Turismo de sol y playa en Vera

Los amantes del sol y la playa, en su búsqueda de nuevos destinos para descansar, pueden recalar en Vera, un atractivo pueblo de la provincia de Almería. Este lugar es muy elegido por los que practican el naturismo, pues hay playas y hoteles que ofrecen exclusivamente servicios para los nudistas.

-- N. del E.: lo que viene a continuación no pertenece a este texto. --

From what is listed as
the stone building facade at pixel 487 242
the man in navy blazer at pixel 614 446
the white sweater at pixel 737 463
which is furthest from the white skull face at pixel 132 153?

Esta localidad cuenta además con una oferta cultural sumamente interesante, debido al  patrimonio histórico y artístico que posee. En la zona del caso antiguo, con su entramado de calles estrechas y empinadas, pueden contemplarse los blancos caseríos cuyas fachadas alegran la vista de los transeúntes con sus flores. Por esta zona, se hallan los principales monumentos y edificios de Vera, como es el caso de la Iglesia de Nuestra Señora de la Encarnación, construida a modo de fortaleza en el siglo XVI en el interior del recinto amurallado de la villa. También, se destacan el Ayuntamiento, edificio del siglo XIX donde se encuentra el Archivo Histórico, catalogado como uno de los mejores de la región; y el Museo Etnográfico y Arqueológico, sitio en el que se expone una maqueta de lo que según se cree fue un antiguo asentamiento musulmán que estuvo ubicado en el Cerro del Espíritu Santo.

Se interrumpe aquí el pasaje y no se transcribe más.